*本文抜粋*:

今の私を形作っている大学時代の思い出の講義は、いっけんSFと関係ないようで、実は関係あるw、以下の三つとなります。

ロシア文学史
モダニズム芸術史
英米哲学講義

前回の記事では、「ロシア文学史」の授業の思い出を語りました。

↓↓↓

今回は、2つ目に挙げた、「モダニズム芸術史」の思い出を語りたいと思うのですが、

ハッキリ言って、大学で受けた教育にとどまらず、「芸術史」とか「美学」とかが名前につくいかなる講義やレクチャーやセミナーの中でも、

私は二十歳の頃に受けた、この年間30回のシリーズ講義「モダニズム芸術史」がダントツで面白かった。

モダニズム芸術、と言われても、ピンとこない人は多いかもしれませんが、以下のように名詞を並べると、なんとなく、わかってくれるのではないでしょうか?

すなわち、キーワードでいえば、

シュルレアリスム
キュビズム
未来派
ロシアフォルマリスム
ロシア構成主義
ダダイズム
「意識の流れ」派の文学

などであり、

人名でいえば、私の好みが入っていますが、

イェイツ
マヤコフスキー
マーレヴィチ
カンディンスキー
クレー
ジョイス
ストラヴィンスキー

とかとか。

20世紀の前半を彩った、こんな芸術家や芸術運動についての勉強を、一年間やらせてもらったのは、なんとも幸運な時間だったとしか言いようがありませんが、

SF好きな私との関連でいえば、この中でも特に、ロシア映画がめちゃくちゃ重要です。まぁ、この時期ですから、ロシア映画というよりは、「ソヴィエト映画」というべきですが。

まず、私自身はノンポリを強調しておりますので、別に共産主義が良いとも悪いとも価値判断はしたくない(というか・・・SF作家の歴史を追うときに、「ファシズムに協力した人」とか「ソヴィエト共産党に協力した人」とかを、それだけの理由で食わず嫌いしていたら、ぶっちゃけ、SF史のおっかけは不可能です)

ただ、ソヴィエトの、特に1920年代の映画については、

前衛的な芸術家たちが続々と映画に協力してくれた、という意味で稀有な時代であったと思っています。最先端の芸術と大衆向けエンタメがタッグを組めた時代!(ソ連の場合は、さらに、大衆へのプロパガンダ効果に目をつけた国家権力も映画作りと聞けば予算をバンバンつけてくれた稀有な時代ともいえるがw)。

どういうことかというと、ひとつ、具体例として、

有名な『戦艦ポチョムキン』という映画を観ていただければ、明白なのですが。

この『戦艦ポチョムキン』において、どうして、時には登場人物たちすらもそっちのけで、「戦艦の全体フォルム」とか「大砲の砲門の巨大さ」とか「稼働するエンジンの勇ましさ」を、ねっとりとドアップで撮るショットが多用されているか?お気づきですか?

そうなんです。この頃のソヴィエト映画において「機械はカッコいい!」がどうやら痛烈な美意識として前提されているようなのですね!

いやそもそも、「機械に囲まれた生活こそが楽しい!」と主張することは、ただそれだけで、「自然との調和」とか「男女の自由な愛情」とか「人間らしさ」とかいうものに逃げがちだった西欧の保守的な芸術(まぁ、、、ソヴィエト流儀でいえば「ブルジョワ芸術」w)に対する明確な「差別化」なんですね。

*提供資料*:
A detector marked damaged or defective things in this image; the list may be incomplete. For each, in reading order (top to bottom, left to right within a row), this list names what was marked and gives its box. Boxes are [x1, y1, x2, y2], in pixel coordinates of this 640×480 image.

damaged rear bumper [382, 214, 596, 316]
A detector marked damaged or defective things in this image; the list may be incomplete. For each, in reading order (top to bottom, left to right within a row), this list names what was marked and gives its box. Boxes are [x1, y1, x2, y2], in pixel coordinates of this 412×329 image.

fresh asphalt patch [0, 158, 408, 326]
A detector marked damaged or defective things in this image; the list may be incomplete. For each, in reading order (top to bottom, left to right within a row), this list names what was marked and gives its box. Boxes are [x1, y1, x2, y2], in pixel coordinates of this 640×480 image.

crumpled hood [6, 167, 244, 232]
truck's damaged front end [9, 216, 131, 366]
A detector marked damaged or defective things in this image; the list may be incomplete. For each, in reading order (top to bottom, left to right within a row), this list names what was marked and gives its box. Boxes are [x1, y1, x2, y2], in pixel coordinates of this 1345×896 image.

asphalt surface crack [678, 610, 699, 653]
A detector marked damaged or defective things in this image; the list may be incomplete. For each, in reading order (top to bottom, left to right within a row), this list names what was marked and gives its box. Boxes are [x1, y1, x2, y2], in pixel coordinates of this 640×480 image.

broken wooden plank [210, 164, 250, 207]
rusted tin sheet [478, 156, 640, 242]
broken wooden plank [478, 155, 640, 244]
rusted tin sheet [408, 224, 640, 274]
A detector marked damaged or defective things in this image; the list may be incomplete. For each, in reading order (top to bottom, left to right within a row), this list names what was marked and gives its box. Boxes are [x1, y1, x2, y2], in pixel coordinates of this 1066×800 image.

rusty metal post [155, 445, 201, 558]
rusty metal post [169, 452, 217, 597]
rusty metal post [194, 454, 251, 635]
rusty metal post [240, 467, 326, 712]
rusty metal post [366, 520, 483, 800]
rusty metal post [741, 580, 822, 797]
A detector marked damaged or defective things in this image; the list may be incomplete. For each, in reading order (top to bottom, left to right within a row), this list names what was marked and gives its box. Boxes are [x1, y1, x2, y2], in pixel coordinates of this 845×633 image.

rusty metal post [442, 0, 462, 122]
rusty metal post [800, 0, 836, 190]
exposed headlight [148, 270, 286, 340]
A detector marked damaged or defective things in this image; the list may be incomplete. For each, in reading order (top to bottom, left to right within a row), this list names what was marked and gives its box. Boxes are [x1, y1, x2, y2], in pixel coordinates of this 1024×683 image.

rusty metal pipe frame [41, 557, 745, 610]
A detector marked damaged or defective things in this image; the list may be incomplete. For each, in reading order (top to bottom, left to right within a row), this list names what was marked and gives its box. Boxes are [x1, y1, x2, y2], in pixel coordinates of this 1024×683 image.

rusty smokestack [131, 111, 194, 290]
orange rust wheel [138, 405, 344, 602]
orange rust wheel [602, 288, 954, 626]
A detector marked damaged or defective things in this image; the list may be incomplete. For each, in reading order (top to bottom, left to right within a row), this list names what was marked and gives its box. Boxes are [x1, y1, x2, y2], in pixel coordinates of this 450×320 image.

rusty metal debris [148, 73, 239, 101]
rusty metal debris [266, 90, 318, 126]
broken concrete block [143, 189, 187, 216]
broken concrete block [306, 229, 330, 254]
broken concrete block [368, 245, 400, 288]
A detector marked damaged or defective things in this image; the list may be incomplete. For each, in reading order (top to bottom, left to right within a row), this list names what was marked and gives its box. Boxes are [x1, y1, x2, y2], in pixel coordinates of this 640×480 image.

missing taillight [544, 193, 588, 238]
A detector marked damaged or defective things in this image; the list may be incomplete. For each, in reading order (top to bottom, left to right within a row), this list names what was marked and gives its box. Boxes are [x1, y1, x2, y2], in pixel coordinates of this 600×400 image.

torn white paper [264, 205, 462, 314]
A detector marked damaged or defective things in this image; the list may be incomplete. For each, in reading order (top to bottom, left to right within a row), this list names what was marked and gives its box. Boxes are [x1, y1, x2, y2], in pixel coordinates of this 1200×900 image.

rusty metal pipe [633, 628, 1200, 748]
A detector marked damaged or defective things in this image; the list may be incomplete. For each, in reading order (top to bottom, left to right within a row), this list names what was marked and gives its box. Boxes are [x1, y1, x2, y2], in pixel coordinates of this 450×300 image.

*演習課題*:
#1 本文に基づき、次の問いに答えてください。
(a) シリーズ講義「モダニズム芸術史」は年間何回行われましたか。
(b) 前回の記事で思い出が語られた授業は何ですか。
(c) 筆者は、ソヴィエトの特に何年代の映画を稀有な時代のものと述べていますか。
#2 本文のうち、「ただ、ソヴィエトの、特に1920年代の映画については、」を含む語句で始まり「提されているようなのですね!」で終わる部分を、一字一句変えずに書き出してください。
これらの記録は、本文とは別の出典から採られたものです。

*課題の解答*:
#1
(a) 30回
(b) 「ロシア文学史」
(c) 1920年代

#2
ただ、ソヴィエトの、特に1920年代の映画については、

前衛的な芸術家たちが続々と映画に協力してくれた、という意味で稀有な時代であったと思っています。最先端の芸術と大衆向けエンタメがタッグを組めた時代!(ソ連の場合は、さらに、大衆へのプロパガンダ効果に目をつけた国家権力も映画作りと聞けば予算をバンバンつけてくれた稀有な時代ともいえるがw)。

どういうことかというと、ひとつ、具体例として、

有名な『戦艦ポチョムキン』という映画を観ていただければ、明白なのですが。

この『戦艦ポチョムキン』において、どうして、時には登場人物たちすらもそっちのけで、「戦艦の全体フォルム」とか「大砲の砲門の巨大さ」とか「稼働するエンジンの勇ましさ」を、ねっとりとドアップで撮るショットが多用されているか?お気づきですか?

そうなんです。この頃のソヴィエト映画において「機械はカッコいい!」がどうやら痛烈な美意識として前提されているようなのですね!